Manchester Writing Competition 2013: the Short-listed Finalists

 The Manchester Writing Competition was designed by Poet Laureate Carol Ann Duffy and her team in the Manchester Writing School at MMU to seek out and celebrate the best original writing while establishing the city as the focal point for a major literary award. Since its launch in 2008, the Competition has attracted more than 10,000 entries. £10,000 prizes are offered in two categories: Poetry and Fiction. A new Writing for Children Prize will launch in late 2013, with prizes awarded as part of the 2014 Manchester Children's Book Festival.

This year's Poetry Prize was judged by Bernard O'Donoghue, Adam O'Riordan and Fiona Sampson and the Fiction Prize by Alison Moore, Nicholas Royle and Robert Shearman.

The winners will be announced at a gala prize-giving ceremony at Chetham's School of Music in the centre of Manchester on the evening of Friday 18th October. The event forms part of the 2013 Manchester Literature Festival and will feature readings from each of the finalists before the £10,000 prizes are awarded.

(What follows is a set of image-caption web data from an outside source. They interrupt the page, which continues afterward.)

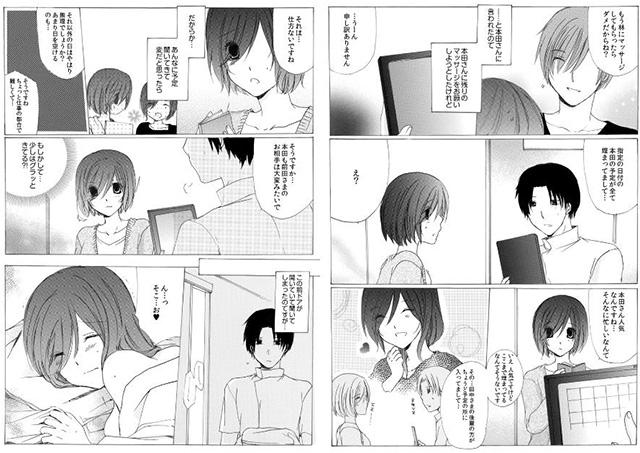 イケないマッサージ! −Hすぎる極上スパ体験!? 【16巻】のサンプル画像1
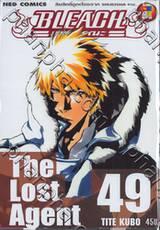 Bleach เทพมรณะ 49 - The Lost Agent
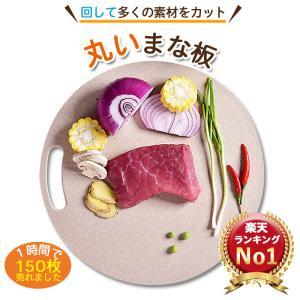 丸いまな板 [enban Lサイズ(31cm)] 主婦監修 天然素材 両面 体に優しい 食洗機対応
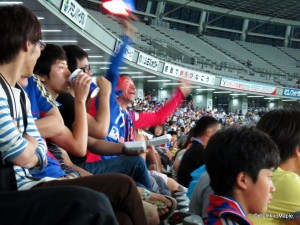 Idoling Fan at the FC Tokyo Game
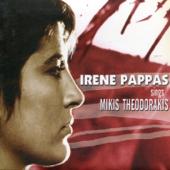 I Irini Pappa Tragouda Miki Theodoraki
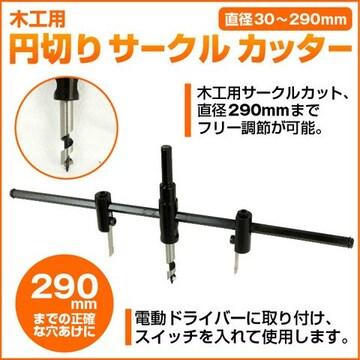 木工用 円切り サークル カッター 直径30〜290mm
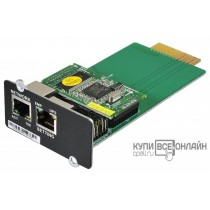 Модуль Ippon NMC SNMP card (687872) Innova RT/Smart Winner New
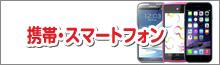 携帯・スマートフォン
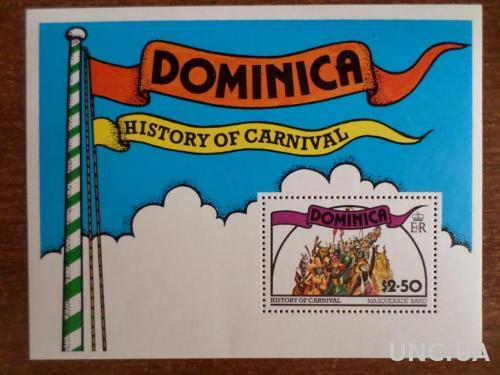 Доминика история карнавалов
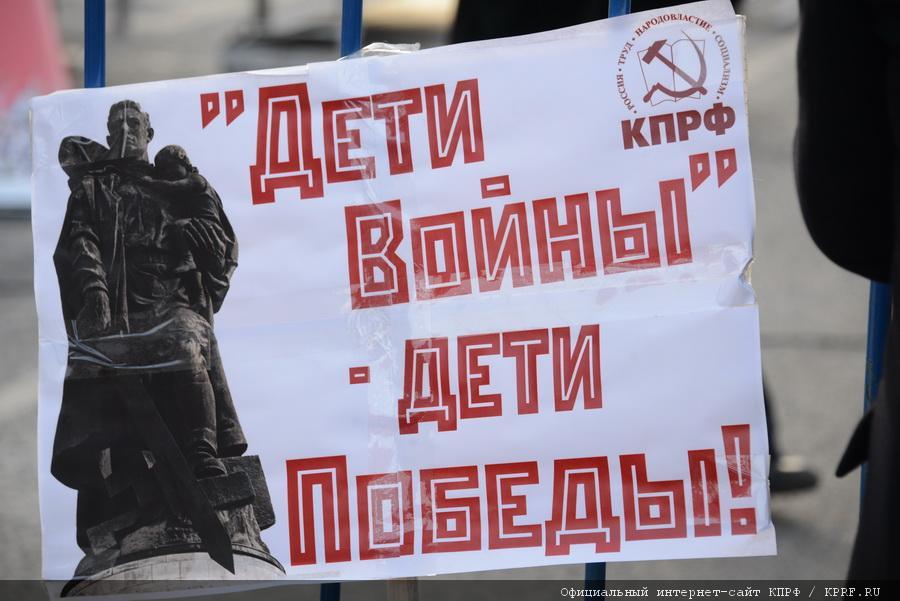 Депутаты КПРФ в Мосгордуме добились поддержки столичных «детей войны»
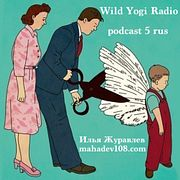 Wild Yogi Radio podcast 5 Rus (5)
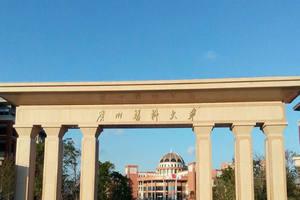 广州医科大学在职课程研修班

One of the short-listed finalists is the author J A Hopkin, one of the guests of the Kamov residency and this is his story:

The Resistible Rise of Arturo Ui’s Arm

 A rude-headed homme came over all boese when he ran across the road
on the bridge over the Spree, coming our way, clearly coming, he’s coming our way, NR, I said.

We – that is, NR and I – were outside Bertolt Brecht’s Berliner Ensemble Theatre, you know the one? With that illuminated sign rotating on the roof, just over the river from the Friedrichstrasse S-bahn. And we were coming to the end of Schiffbauerdamm, when this rude-headed homme – yes, I realise that’s not German but we’re still in Europa, n’est-ce pas? – this rude-headed homme came over all boese and made a bee-line for me, just as I was commenting to NR what a brilliant piece of Brechtian invention it was in the play we’d just seen for the main protagonist, Arturo Ui, to develop a nervous twitch-spasm-fling that sent his right arm into the air in much the same way as a certain vile salute.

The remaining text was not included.